## Selected text
After seven years of researching two-stroke engine technology used in motorcycles, small boats and lawn mowers, Chrysler engineers have gained valuable experience in technologies associated with injecting fuel directly into the combustion chamber, according to Floyd Allen, executive engineer, core powertrain.
"We think we've shaved 18 months, maybe two years, off the development time for four-stroke direct injection engines," Allen said. "We've learned a lot about stratified charge, lean burn combustion, direct injection, highly-efficient, high-pressure injectors and high-pressure gasoline fuel pumps."
Four-stroke DI gas engines are believed to have the potential of one day achieving more than 45 miles per gallon, which is comparable to advanced, small displacement direct injected diesel engines of the future.
"We've also taken two-stroke technology as far as it can go without a lean burn catalyst, a device that might enable the two-stroke engine to meet the strictest, future emission standards in the United States," Allen said. "When that development comes, and I wouldn't be surprised if that happens in the next five years, Chrysler now has the potential to be ready with a marketable, two-stroke engine."
Two-stroke engines have long been promising because of better fuel economy, fewer parts, better efficiency and a smaller engine package (about two-thirds the size and weight of conventional engines) that would allow for more design flexibility and lower hood lines.
Chrysler first began looking at two-stroke engines in the 1940s when it applied a process developed by Texaco -- a uniflow, opposed-piston, ported engine. Chrysler revisited the subject more earnestly in 1989.
"We purposely kept it small, about 20 young engineers, working in a focused, frenzied environment of creativity, much as a racing team operates," Allen said. "In fact, the culture created here was, in many ways, a forerunner of the platform approach to building cars that Chrysler has instituted."
Many people, including some within the company, thought the technology didn't have a chance. Tom Lawrence, engine development supervisor, was aware of those skeptics from the time he signed up for the two-stroke team in 1989.
"As good as the technology sounded, there were potholes along the way," Lawrence said. "People within and outside the company were saying it couldn't be done.
"For example, it was said we couldn't make the engine idle because it would violate the second law of thermodynamics. We couldn't come close to the Tier 1 NOx standards because the invention of a lean burn catalyst didn't seem possible. Some people thought we were wasting company funds at a time when they were scarce. I don't recall if we took those statements as challenges, just ignored them or really didn't know any better. We just carried on."
On the contrary, it may turn out to be one of the best research investments Chrysler has ever made.
"It was a great investment," Allen said. "Seven years ago, two-strokes were an unknown quantity to us. Now, it's one more piece of the technology puzzle we understand. Would we do it again? In a New York minute!
"This is very similar to the infusion our Patriot program gave the hybrid electric vehicle development team. We took both technologies as far as we could and are now concentrating our efforts on those areas that appear to be most promising in the very near future."

## Data under study
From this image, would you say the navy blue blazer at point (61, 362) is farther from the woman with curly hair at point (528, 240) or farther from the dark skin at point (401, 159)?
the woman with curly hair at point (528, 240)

==

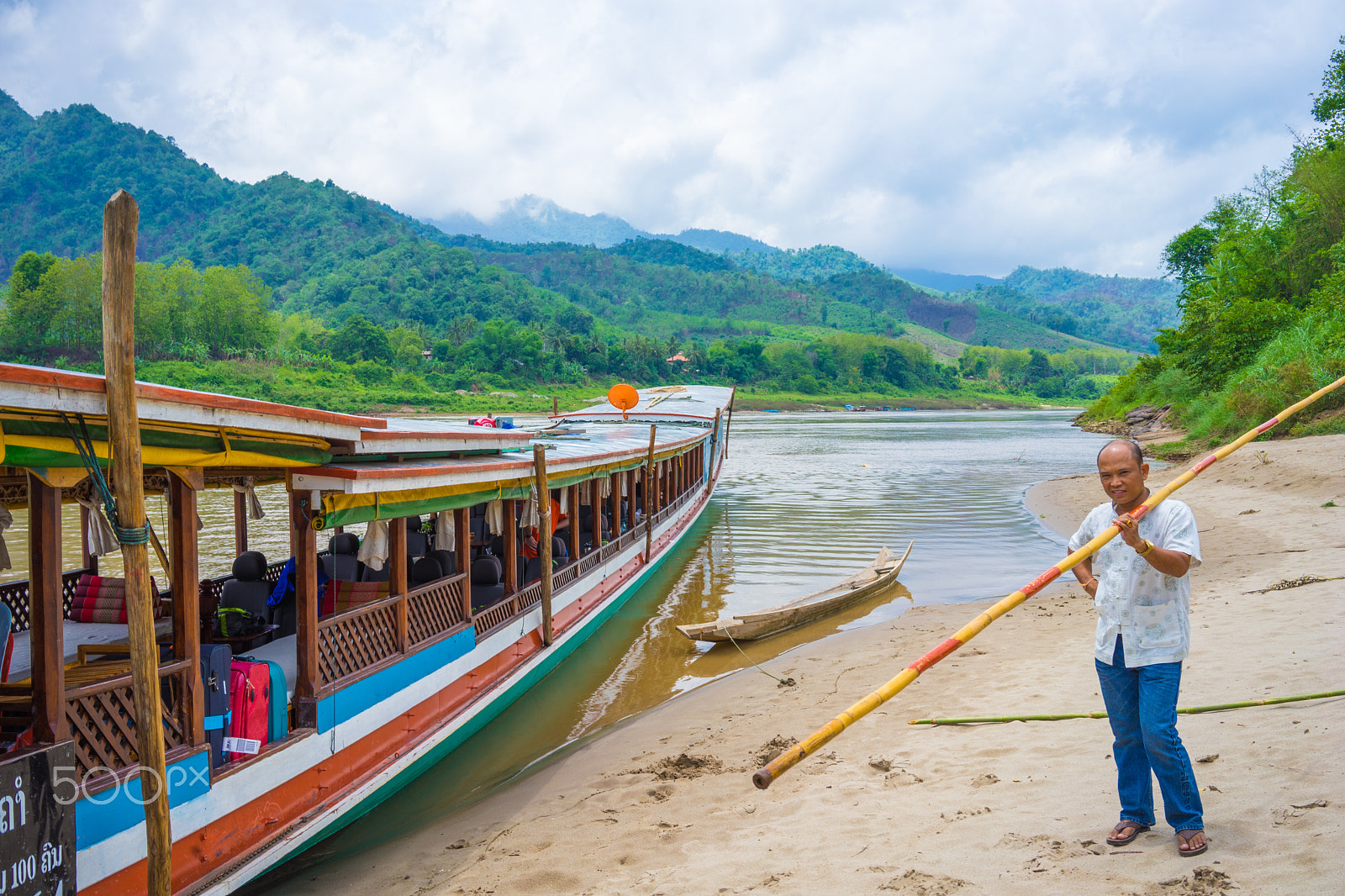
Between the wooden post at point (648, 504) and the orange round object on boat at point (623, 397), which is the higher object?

## Activity
From the Chrysler two-stroke engine text, extract the passage starting at "On the contrary, it" up to and including "New York minute!", copied word for word.

## Finished exercise
On the contrary, it may turn out to be one of the best research investments Chrysler has ever made.
"It was a great investment," Allen said. "Seven years ago, two-strokes were an unknown quantity to us. Now, it's one more piece of the technology puzzle we understand. Would we do it again? In a New York minute!